我的眼神猛然一凛。
这个名字我已经四年没听过了。
我一出生爸妈就给我起名周贱妞,这个屈辱的名字伴随了我十八年。
成年那天,我迫不及待地改掉了这个名字,步入大学的那一刻,我才真正以周文雅这个名字活在这个世界上。
「天降惩罚」跟游戏中一样,持续时间只有十分钟,十分钟后我爸和我妈紫红色的脸逐渐恢复正常。
他俩咳嗽了几声,相互搀扶着对方起身,却因为我妈脚下一滑又摔了个狗啃泥。
我爸立刻火冒三丈,一巴掌甩在我妈脸上:
「能不能长点儿眼?想摔死老子啊!」
我妈不做声,自己的膝盖摔破了,被打的脸颊带着巴掌印,还是默默地扶起我爸。
小时候的我看到这种场景还会冲上去护住我妈,但现在我不会了。
她是被害者,但同时也是我的加害者。
我的心疼只会让她越来越觉得我的付出理所应当,我也越来越成为她宝贝儿子的吸血包。
他俩站起身后,我爸的眼神恨不得杀了我,他哆哆嗦嗦捡起地上的菜刀。
我屏住了呼吸。
任何游戏设计者都不会让玩家无所不能地快速通关。
如果游戏是一比一复刻的话,手游里每次「天降惩罚」之后,玩家会有两分钟限制使用特权的规定。
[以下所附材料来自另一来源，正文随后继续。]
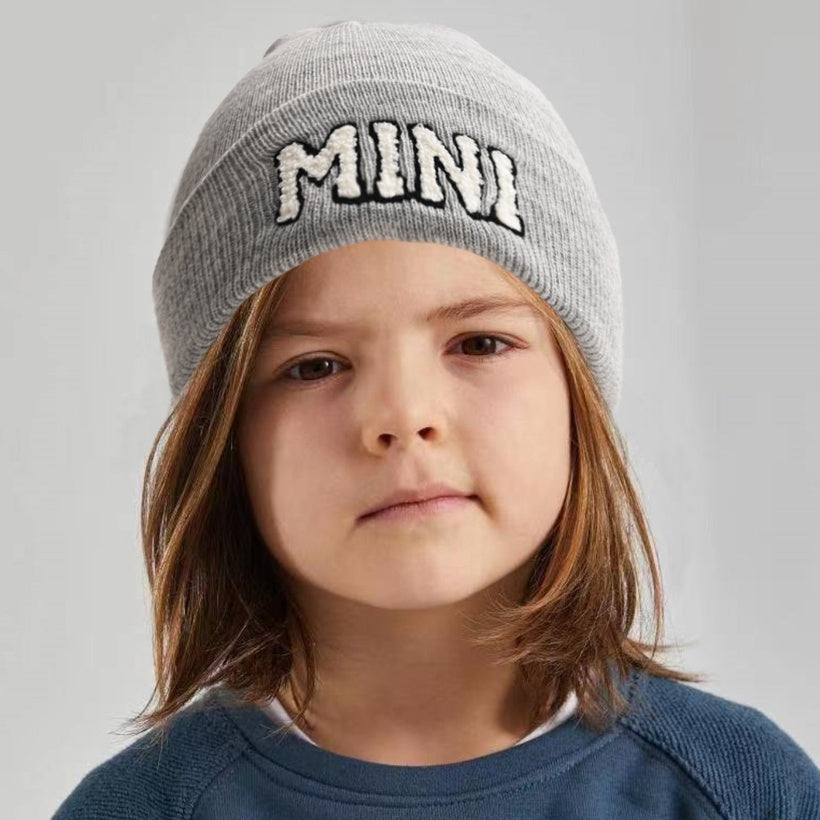Women'S Letter Embroidery Outdoor Warm Pullover Knitted Hat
要是我爸现在冲我砍过来,那我就game over了。
他举着菜刀怒目圆瞪,冷汗已经渗透了我的衣服。
但他明显对我有些忌惮,最后只是狠狠地剜了我一眼,骂骂咧咧的离开了我的房间。
他俩刚一走,我的脑袋控制不住地疼痛起来,像有千百根针密密麻麻地扎进我的大脑。
靠,这个游戏还有副作用吗?
我的脑袋越来越痛,双手止不住发抖,就连心脏也剧烈抽搐起来。
我大口呼吸想缓解一下疼痛,还没来得及爬到床上,就痛晕过去。